We are not encouraged to put aside the responsibilities of this world if we are to obtain the benefits of the life hereafter. It will be just like neglecting the farm and hoping that the harvests will be good. In fact, our worth cannot be put to test if we leave this world and its complications. The Holly Prophet (S.A.) has said: “He is not from me who leaves this world for Akherat, nor he who leaves Akherat for this world”. Both should be given due attention. That is why Allah commands those who seek the blessings of Allah in this world as well as in the life here after.
Good neighbors, faithful family, obedient children, just livelihood – these are some examples of the blessings of the God in this world. These blessings help us to perform our duties towards Allah, towards His creatures, and towards ourselves. Thus these blessing become instrumental in seeking the blessing of Allah in Akherat (life hereafter). Paradise is just one of the blessing of Akherat. The most important thing, in the eyes of Islam, is ‘the pleasure of God’. Qur’an says: “And the pleasure of Allah is the greatest (bliss)” (Qur’an 9:72).

Love of This World
“It has been made to seem attractively fair in the eyes of men the love of desire for women, and sons and the hoarded treasures of gold and silver, and horses branded (for blood and excellence) and (wealth of) cattle and well-tilled land; such are the possession of this world’s life; while in nearness to God is the best of the goals”. (Qur’an, 3:14).
The word, used in this verse are to be carefully noted. Mark the words ‘love of desire’, which refers to the mad passion to own things for the sake of owning them.

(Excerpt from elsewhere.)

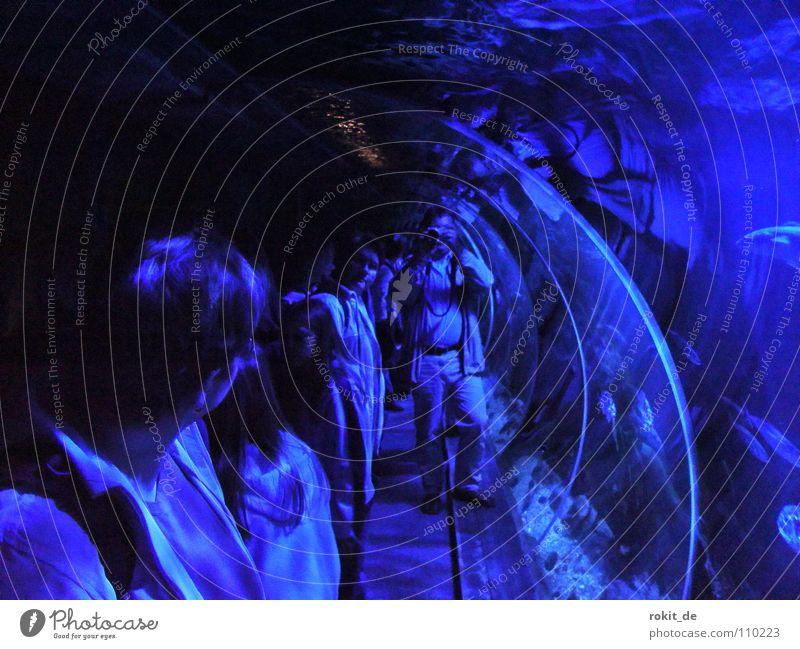 Deep blue sea... Unterwasseraufnahme Haifisch trocken Reflexion & Spiegelung Meer Tiefsee beobachten Aquarium Wissenschaften Wasser Eisenrohr blau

Things necessary for life must be owned, and it has never been condemned in Islam. As another verse of the Qur’an says: “Say, Who hath forbidden the beautiful (gifts) of God which He hath produced for His servants, and the things clean and pure for sustenance?”

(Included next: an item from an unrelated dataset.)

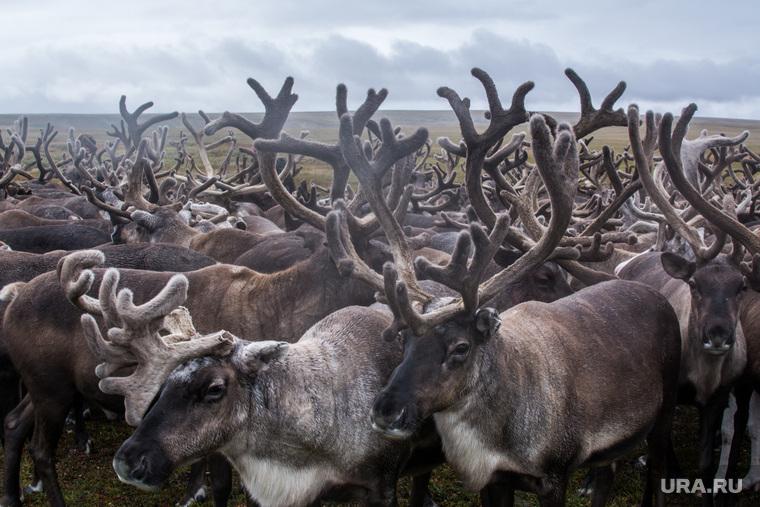 ЯНАО. Тундра + досрочные выборы, олени, стадо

In fact what is undesirable is the mad attachment of human beings to the material things which makes them slaves of luxury and which makes parting with them painful. When a man reaches that stage, his whole being revolves around materialism and he forgets God and His love. Islam does not demand total annihilation of emotions in man; it demands that the man should keep the emotions duly subjugated to the higher aims of the moral and ethical perfection.

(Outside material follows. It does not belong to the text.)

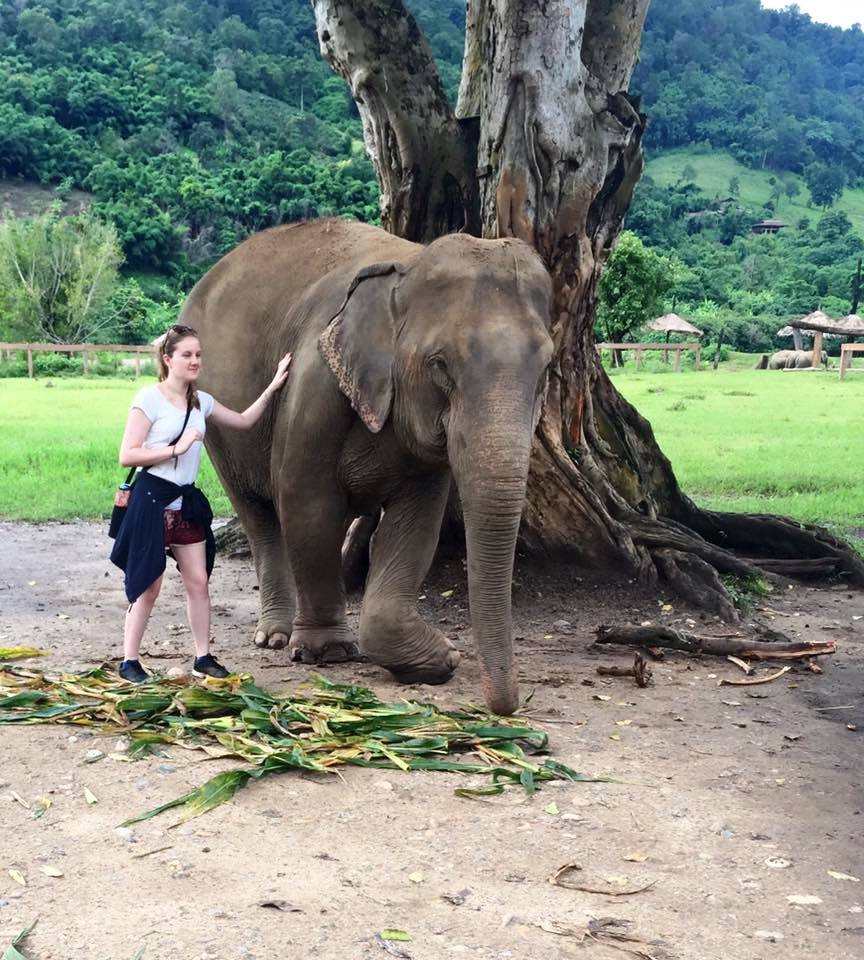 My placement to Thailand to work with the hill tribes and work with abused and neglected elephants enhanced my understanding of international ecology and broadened my understanding of foreign wildlife conservation efforts. I learnt animal husbandry and animal welfare, through spending my days with the elephants and their mahouts, this taught me that communication was key when working with such large animals, and that vigilance and care was needed when around them. It also enhanced my ability to work as a team.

Actually it is far more difficult to control passion rather than annihilate it. One has to own the good things which are necessary and comforting for his life; but at the same time, he should be free from unnecessary attachment to them; so that when a demand is made to part with them in, the higher causes of religion or human compassion, he parts with them without any hesitation.
As a Muslim saint said to one of his disciple, “Son, if you want to be a fly, be a fly which sits on sugar; but, for God’s sake, don’t by a fly which sits on honey. Because, a fly sitting on sugar leaves it the moment it wants; but a fly which sits on honey becomes imprisoned in it, unable to leave it and dies miserably”.

Humility
“And the servants of Most Gracious God are those who walk on the earth in humility, and when the ignorant people address them, they say: ‘Peace’. (Qur’an; 25:63).
This verse of the Holy Book shows the best way to deal with such stubborn fools who thrive on their ignorance. The true believers are to ignore them.
The same idea has been stressed upon in another verse: “And when they hear vain talk, they turn away there from and say ‘To us our deeds, and to you your deeds; peace be to you, we seek not the ignorants” (28:55).
The men of low society can never forgive any slight – real or imaginary. But a really big man can afford to ignore his detractors. In fact, it is not weakness; it is the sign of great strength.
And as the true faith is the greatest power, the believer can easily ignore the invective of unbelievers.
The ignorant unbelievers want to involve the believers in their illogical arguments; the believers should refuse to be dragged in such vain talks, saying that we do not want to have any connection with ignorant persons. After all, it is not possible to rectify each and every absurdity in this vast world.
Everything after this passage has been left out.